COLUMN: Bush administration unsupportive of programs for women

Lara Fredrickson

The Bush administration’s attitude toward women’s health issues can be described in one word: inhumane. One glaring example of this was the 2002 decision to invoke the Kemp-Kasten amendment and withdraw funding to the United Nations Population Fund (UNFPA).

Congress had appropriated $34 million to assist with the international funding of this program. UNFPA recognizes reproductive health as a human right and works with governments and nonprofit organizations to promote related health issues.

President Bush’s rationale for not fulfilling our contribution promise was based on the assertion that UNFPA supported coercive abortions in China. The State Department under his administration sent officials to China to investigate these allegations. The committee clearly stated in the first finding of their report, “We find no evidence that UNFPA has knowingly supported or participated in the management of a program of coercive abortion or involuntary sterilization in the [People’s Republic of China].”

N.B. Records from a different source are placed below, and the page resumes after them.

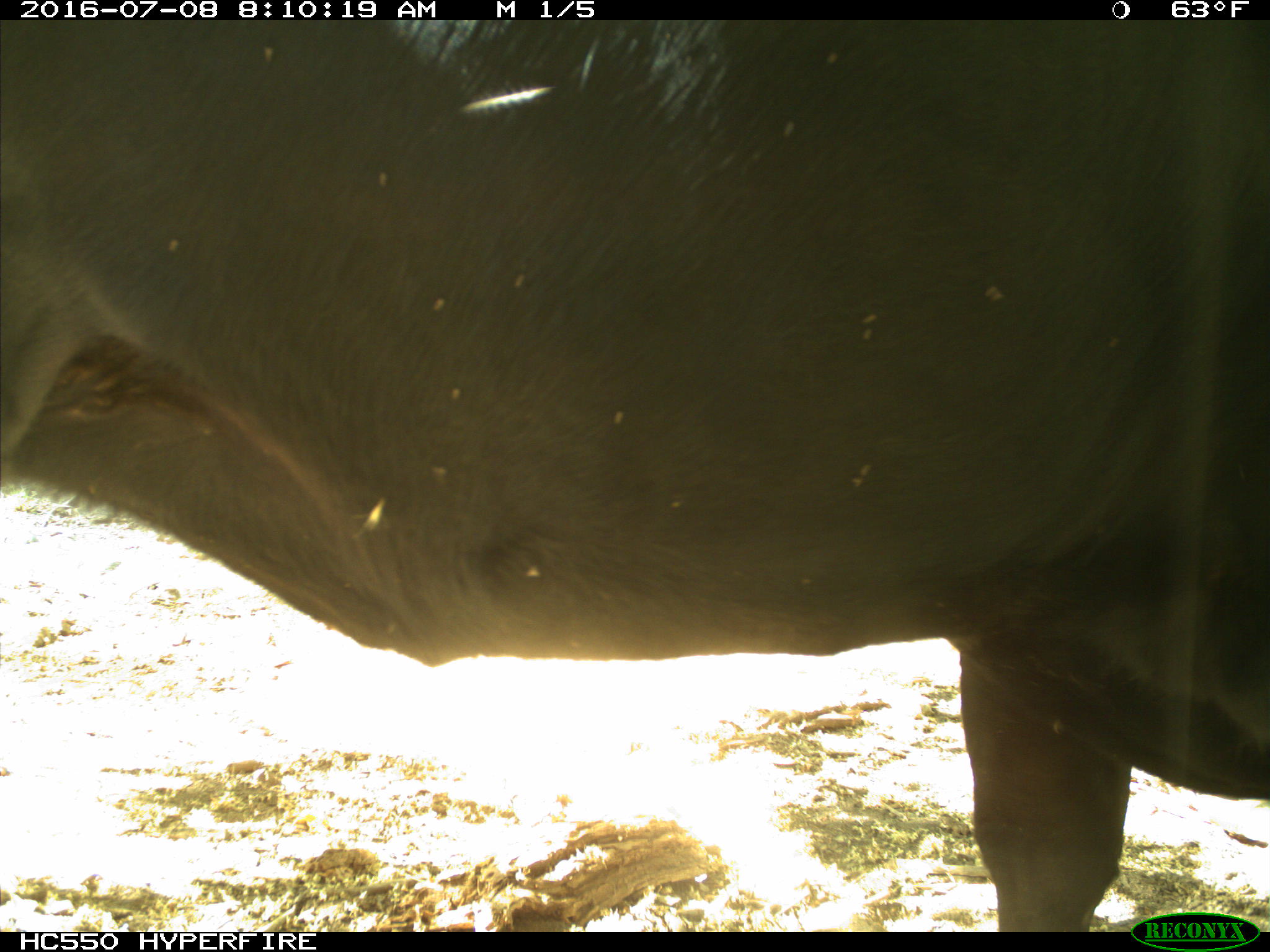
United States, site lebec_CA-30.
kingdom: Animalia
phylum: Chordata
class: Mammalia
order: Artiodactyla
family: Bovidae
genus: Bos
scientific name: Bos taurus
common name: domestic cow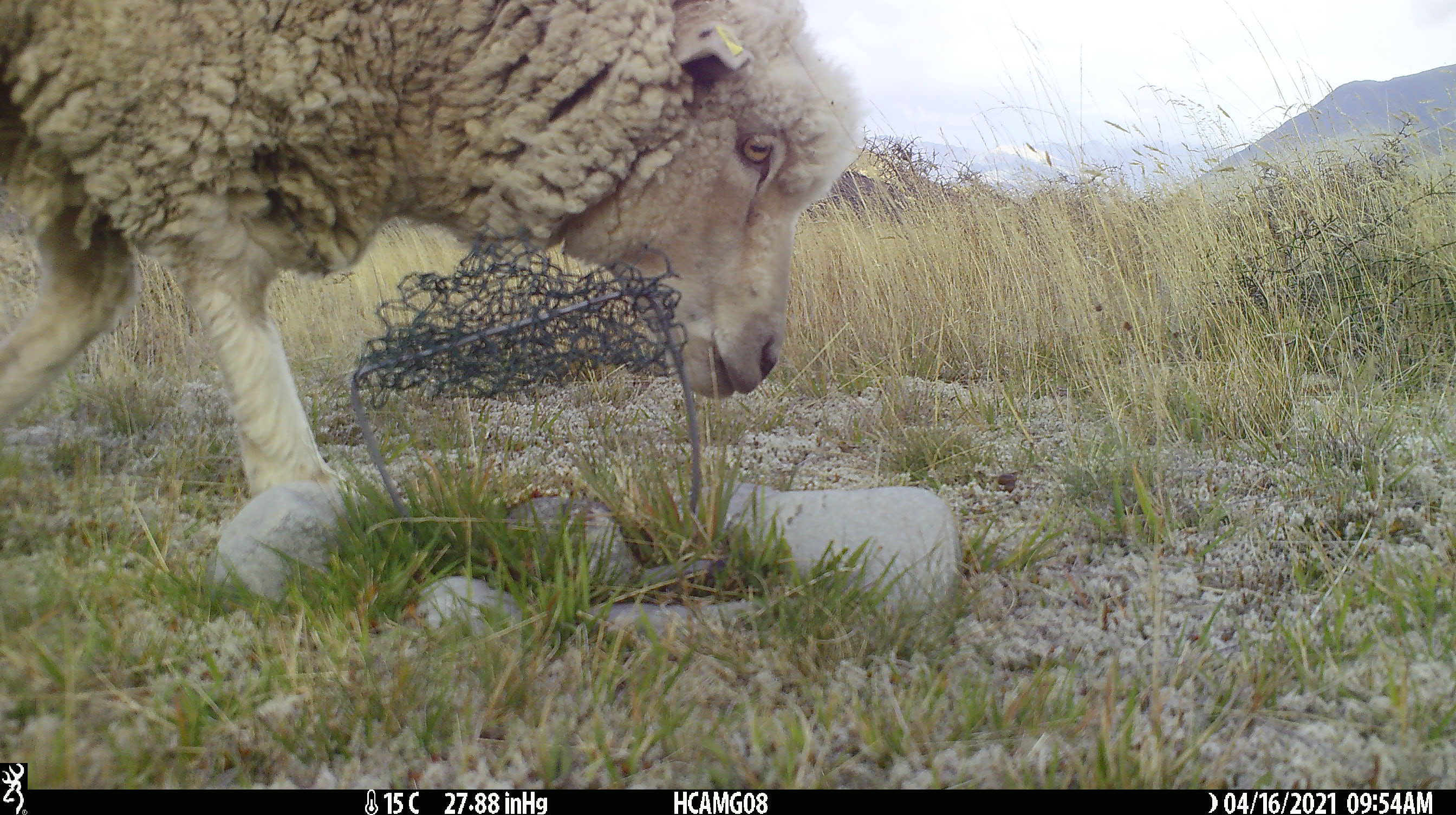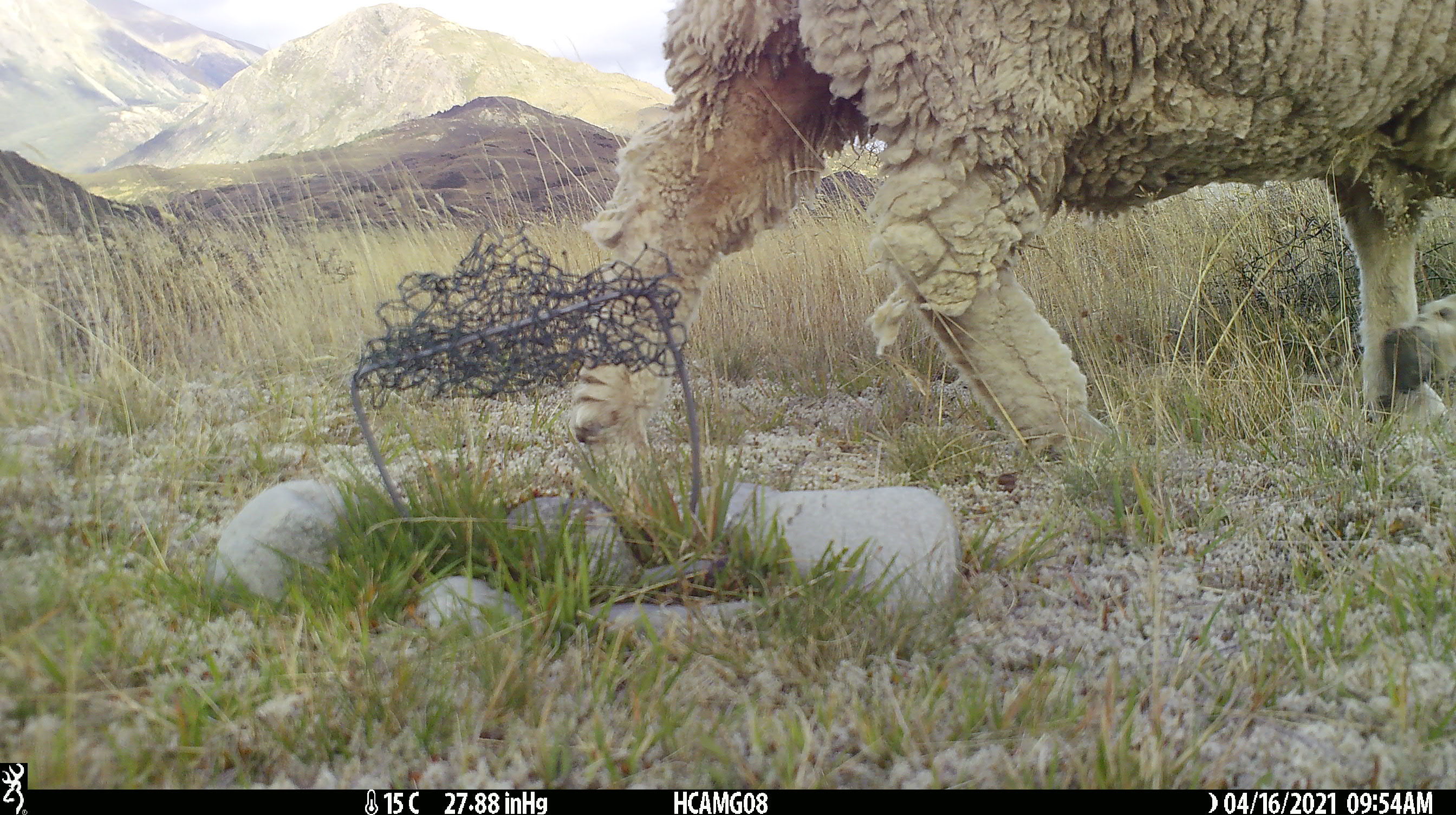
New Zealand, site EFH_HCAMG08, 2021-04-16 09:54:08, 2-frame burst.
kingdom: Animalia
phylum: Chordata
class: Mammalia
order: Artiodactyla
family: Bovidae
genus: Ovis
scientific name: Ovis aries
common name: domestic sheep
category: sheep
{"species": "sheep (domestic sheep) (Ovis aries)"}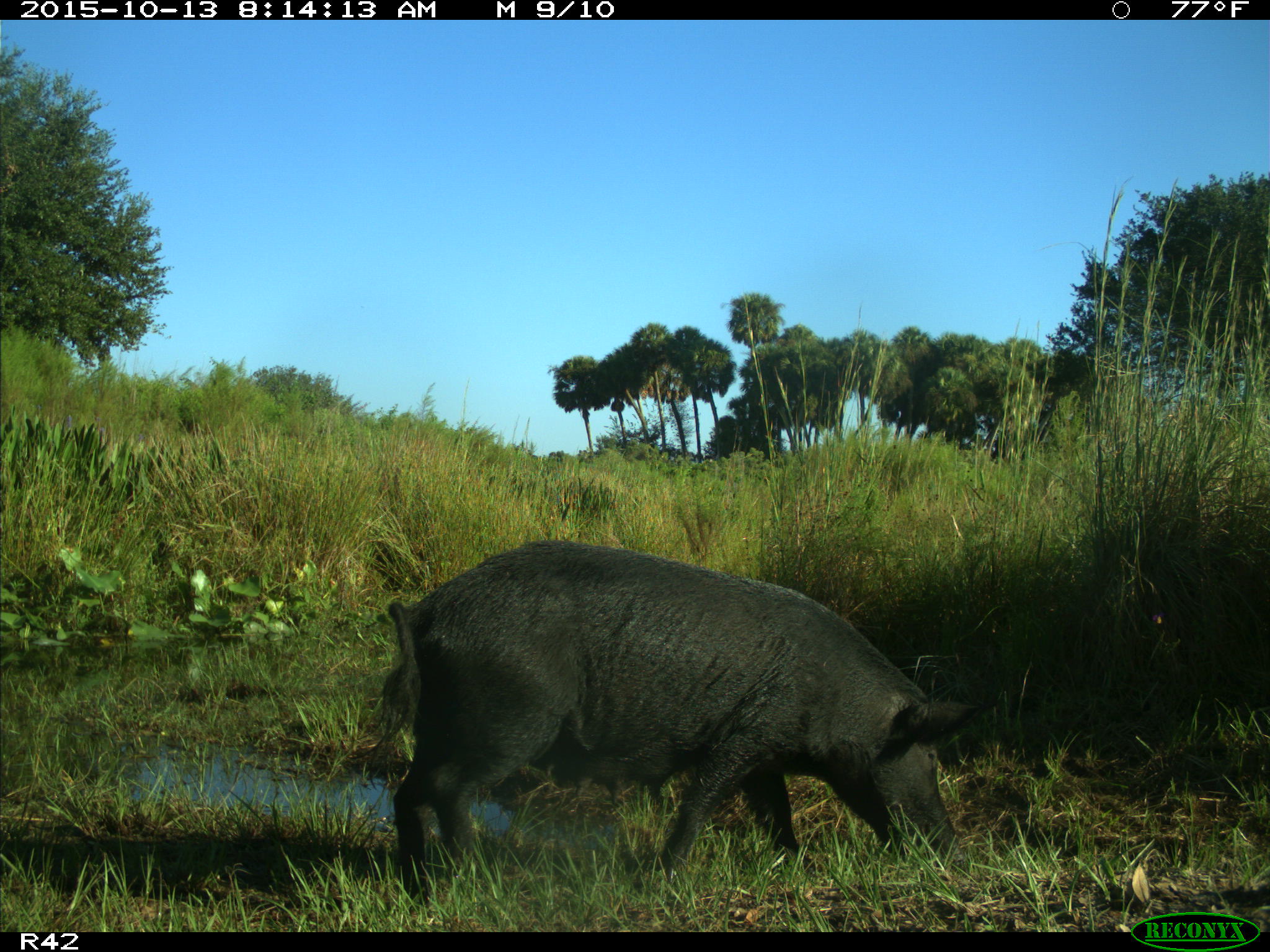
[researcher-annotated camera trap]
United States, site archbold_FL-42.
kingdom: Animalia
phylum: Chordata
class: Mammalia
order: Artiodactyla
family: Suidae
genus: Sus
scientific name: Sus scrofa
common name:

In fact, UNFPA supports the Programme of Action from the 1994 International Conference on Population and Development. The document states that “abortion should not be promoted as method of family planning.” President Bush decided to ignore the fact-finding mission of his State Department and instead sided with the allegations made by the far right of his party.

What does this funding loss mean to the populations UNFPA is trying to serve? The organization approximates such a shortage “result[s] in 2 million unwanted pregnancies per year, nearly 800,000 abortions, 4,700 maternal deaths and 77,000 infant and child deaths.”

When I first read combating fistula was also part of UNFPA’s program, I didn’t know what it was. In case you aren’t familiar with the condition, obstetric fistula “usually occurs when a young [body not fully developed to handle childbirth], poor woman has an obstructed labor and cannot get a Caesarean section when needed. The baby usually dies. If the mother survives, she is left with extensive tissue damage to her birth canal that renders her incontinent.” The condition of incontinence usually results in being shunned or ostracized by her community. Reconstructive surgery has the potential to correct this condition with 90 percent effectiveness. The cost of this surgery is around $350.

It is more than disheartening that President Bush and the Republican-controlled Congress can justify including in their energy bill $180 million for a strip mall so Shreveport, La., can get its first Hooters Restaurant but finds it immoral to fund an organization that has a “Campaign to End Fistula.”